• **Task goal**:
Rewrite each of the rows below with "White" changed to "Black" and nothing else altered. Leave out the pictures and give only the text of each row.

/---

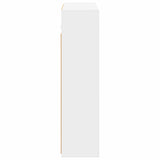 Bathroom Mirror Cabinet White 63.5 x 16 x 62.5 cm 889151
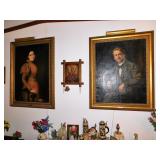 Antique Oil Paintings
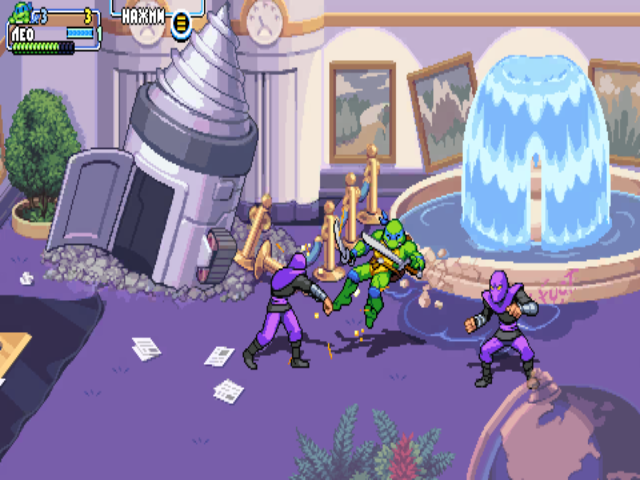 TMNT: Shredder's Revenge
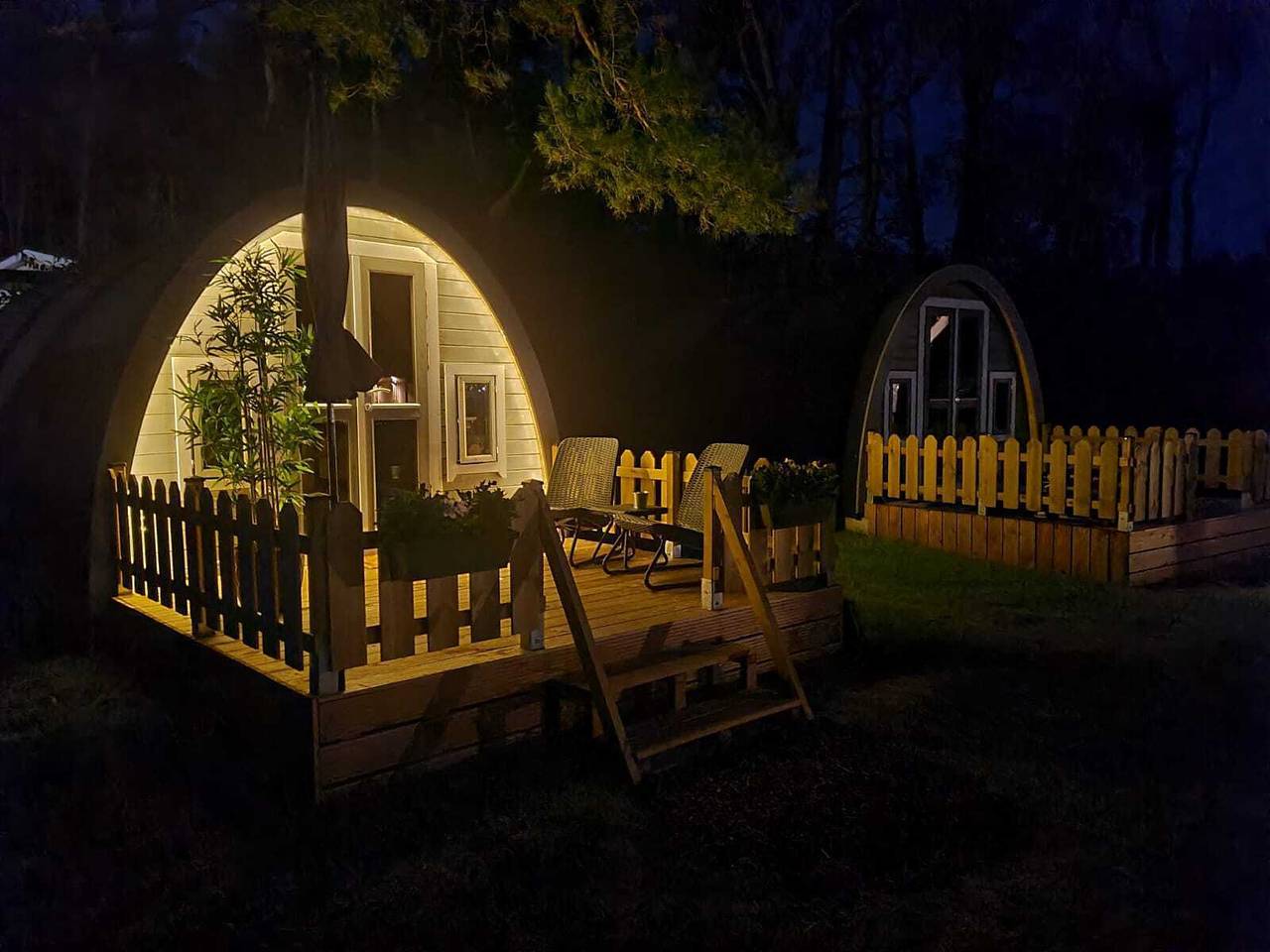 Wb Resort Gmbh — Wood Lodge | 2 Pers. in Wilsum, Landkreis Grafschaft Bentheim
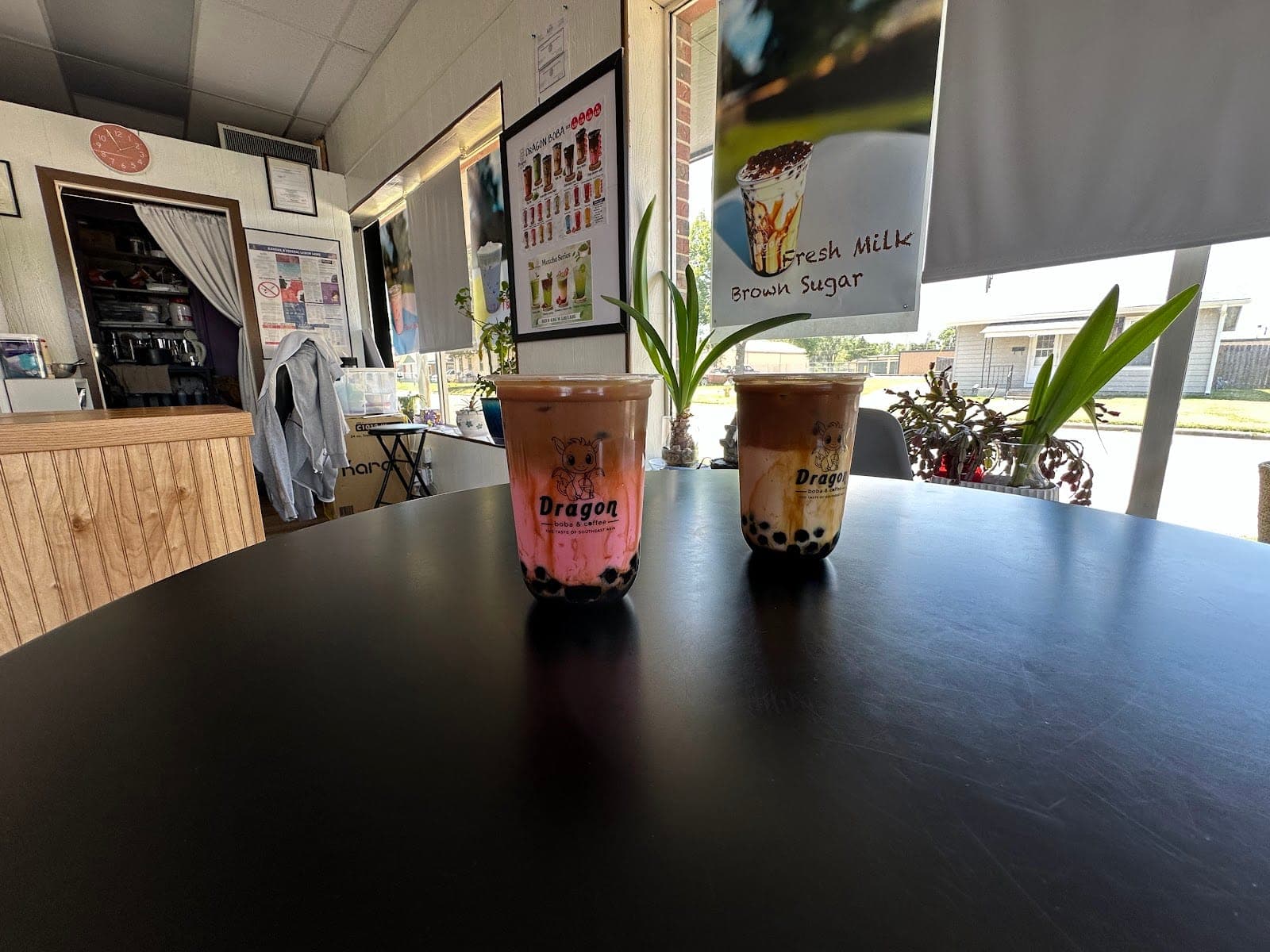 Dragon Boba Tea and Coffee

\---

• **Answer for this exercise**:
 Bathroom Mirror Cabinet Black 63.5 x 16 x 62.5 cm 889151
 Antique Oil Paintings
 TMNT: Shredder's Revenge
 Wb Resort Gmbh — Wood Lodge | 2 Pers. in Wilsum, Landkreis Grafschaft Bentheim
 Dragon Boba Tea and Coffee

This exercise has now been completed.